Former County Executive Steve Bellone, in a statement, called the comptroller's findings “factually inaccurate.”
Among the findings:
- The Department of Information Technology “unnecessarily purchased” a product called Palo Alto Prisma, a virtual private network that was “not placed into production as there was/is no tangible benefit” for it, according to the letter. The county’s existing VPN was “more than sufficient” and there was “no clear reasoning” for the $3.2 million purchase.
- The county “unnecessarily spent” $1.5 million on another Palo Alto product known as Cortex for individual desktop protection, even though New York State offered a free product known as CrowdStrike with a statewide security operation center. The county expects to save $766,000 annually by replacing Cortex with CrowdStrike, which has already been deployed on 6,800 county desktops.
- The county made an “unnecessary” purchase of Microsoft 365 software and could have saved $5.7 million by restoring its former MS-Exchange email software, which would have returned emails much sooner. It’s taken more than a year to restore emails from the old system to the new, the comptroller found.
- The administration’s purchase of a new two-factor authentication software known as Okta, at $1.2 million, could have been done for $153,000 by using a competing Microsoft Entra, with annual savings estimated at $438,000.
Bellone said the analysis “should be understood in its proper context, since it came from a self-proclaimed cyber-idiot who gets his IT advice from the guy whose office was at the center of both an illegal crypto mining operation and a cyberattack.”

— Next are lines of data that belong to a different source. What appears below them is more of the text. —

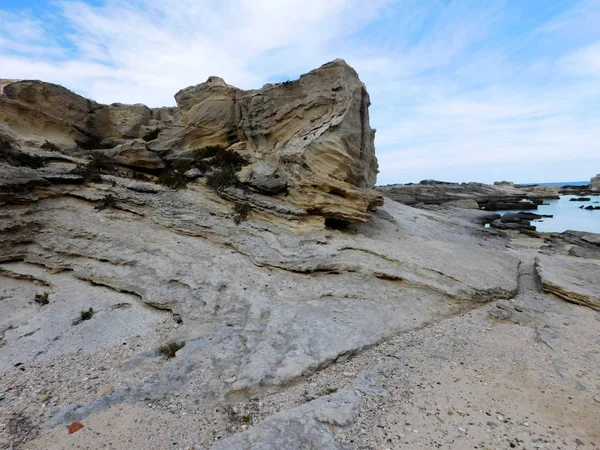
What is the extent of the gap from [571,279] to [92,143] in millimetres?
27407

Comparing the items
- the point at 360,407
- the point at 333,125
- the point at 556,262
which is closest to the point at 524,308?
the point at 556,262

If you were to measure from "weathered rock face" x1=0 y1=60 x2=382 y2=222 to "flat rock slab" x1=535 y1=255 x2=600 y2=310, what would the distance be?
7885 mm

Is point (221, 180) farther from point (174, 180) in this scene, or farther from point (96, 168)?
point (96, 168)

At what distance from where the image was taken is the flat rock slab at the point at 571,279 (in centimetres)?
1147

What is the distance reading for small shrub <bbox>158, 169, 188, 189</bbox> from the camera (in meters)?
15.4

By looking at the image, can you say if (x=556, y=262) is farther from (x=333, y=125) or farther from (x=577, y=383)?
(x=333, y=125)

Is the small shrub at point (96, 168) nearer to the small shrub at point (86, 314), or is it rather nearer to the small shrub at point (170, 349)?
the small shrub at point (86, 314)

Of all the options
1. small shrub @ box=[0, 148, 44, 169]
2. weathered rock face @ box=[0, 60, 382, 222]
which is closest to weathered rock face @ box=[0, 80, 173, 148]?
weathered rock face @ box=[0, 60, 382, 222]

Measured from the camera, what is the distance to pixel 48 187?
13.7 m

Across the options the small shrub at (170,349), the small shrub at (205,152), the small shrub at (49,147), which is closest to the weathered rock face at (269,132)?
the small shrub at (49,147)

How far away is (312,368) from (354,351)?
4.39 ft

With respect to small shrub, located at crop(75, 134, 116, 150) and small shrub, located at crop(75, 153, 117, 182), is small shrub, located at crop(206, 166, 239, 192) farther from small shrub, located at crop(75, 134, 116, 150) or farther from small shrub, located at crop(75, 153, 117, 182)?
small shrub, located at crop(75, 134, 116, 150)

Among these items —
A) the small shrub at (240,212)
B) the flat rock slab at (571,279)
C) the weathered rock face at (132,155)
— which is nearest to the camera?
the flat rock slab at (571,279)

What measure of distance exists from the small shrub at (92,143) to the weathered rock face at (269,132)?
209 millimetres
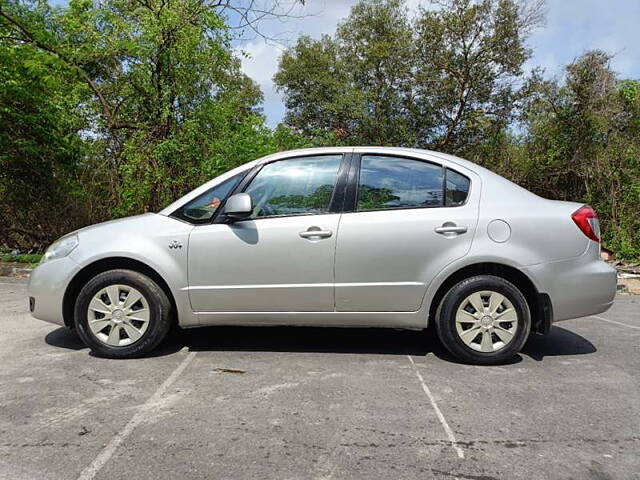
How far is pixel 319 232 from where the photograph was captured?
4.12 meters

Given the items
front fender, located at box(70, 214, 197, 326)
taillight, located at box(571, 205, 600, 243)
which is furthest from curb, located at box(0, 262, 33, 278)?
taillight, located at box(571, 205, 600, 243)

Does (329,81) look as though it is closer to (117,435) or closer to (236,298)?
(236,298)

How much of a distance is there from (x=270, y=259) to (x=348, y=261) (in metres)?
0.62

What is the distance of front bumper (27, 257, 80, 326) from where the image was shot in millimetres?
4277

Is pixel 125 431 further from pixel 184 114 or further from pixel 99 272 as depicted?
pixel 184 114

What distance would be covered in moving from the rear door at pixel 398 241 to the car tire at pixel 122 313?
1.49m

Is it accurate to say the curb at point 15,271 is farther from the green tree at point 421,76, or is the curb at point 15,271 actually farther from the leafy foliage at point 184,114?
the green tree at point 421,76

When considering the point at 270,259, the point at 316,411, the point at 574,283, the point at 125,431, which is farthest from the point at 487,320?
the point at 125,431

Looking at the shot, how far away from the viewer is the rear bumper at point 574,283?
13.3 ft

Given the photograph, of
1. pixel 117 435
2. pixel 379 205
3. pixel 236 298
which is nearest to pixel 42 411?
pixel 117 435

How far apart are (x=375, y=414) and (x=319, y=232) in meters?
1.51

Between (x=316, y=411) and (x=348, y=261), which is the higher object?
(x=348, y=261)

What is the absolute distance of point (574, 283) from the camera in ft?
13.4

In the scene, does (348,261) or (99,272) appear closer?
(348,261)
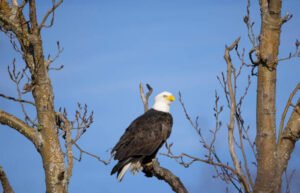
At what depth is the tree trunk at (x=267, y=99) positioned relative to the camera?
4324 millimetres

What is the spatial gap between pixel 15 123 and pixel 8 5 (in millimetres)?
1584

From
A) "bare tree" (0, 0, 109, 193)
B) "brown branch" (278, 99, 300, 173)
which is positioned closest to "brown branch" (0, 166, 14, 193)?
"bare tree" (0, 0, 109, 193)

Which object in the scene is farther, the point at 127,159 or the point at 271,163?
the point at 127,159

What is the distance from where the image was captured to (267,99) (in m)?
4.40

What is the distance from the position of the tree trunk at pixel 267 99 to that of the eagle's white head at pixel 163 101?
3.46 meters

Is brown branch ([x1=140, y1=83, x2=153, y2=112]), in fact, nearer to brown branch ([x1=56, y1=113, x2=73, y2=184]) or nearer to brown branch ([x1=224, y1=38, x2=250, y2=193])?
brown branch ([x1=56, y1=113, x2=73, y2=184])

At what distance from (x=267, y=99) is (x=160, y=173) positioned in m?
2.31

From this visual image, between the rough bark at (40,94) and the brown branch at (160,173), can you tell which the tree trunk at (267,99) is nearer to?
the brown branch at (160,173)

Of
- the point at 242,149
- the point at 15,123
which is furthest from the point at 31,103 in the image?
the point at 242,149

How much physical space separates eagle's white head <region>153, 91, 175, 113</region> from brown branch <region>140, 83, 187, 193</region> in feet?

Bellone didn’t immediately respond to a request that he name the people he referred to in his statement. Bellone since December 2022 has blamed former County Clerk IT director Peter Schlussler for vulnerabilities prior to the attack, but Schlussler has denied the claims and sued Bellone and other administration officials for defamation. Schlussler now works for the comptroller’s office.
In a statement, County Executive Ed Romaine said, “This comes as no surprise as my administration continues to find evidence of wasteful spending and unfulfilled obligations.” Romaine called Kennedy's findings “just the tip of the iceberg, and we will continue to identify and claw back taxpayer dollars to make sure Suffolk County is a safer and more affordable place to live.”
Romaine will hire an outside firm to conduct a “deep-dive audit” into the cyberattack and money that was spent in response, his office said.
County Legis. Anthony Piccirillo (R-Holtsville) said the findings justify prior calls for an end to 16 consecutive states of emergency declared by the Bellone administration in the months after the cyberattack, which allowed for no competitive bidding for contracts and purchases.
“As I suspected when you take the legislature out of the regular order process, taxpayer money gets wasted,” said Piccirillo, who is chair of a committee looking into the cyberattack. “I really need to know how all that money was spent.”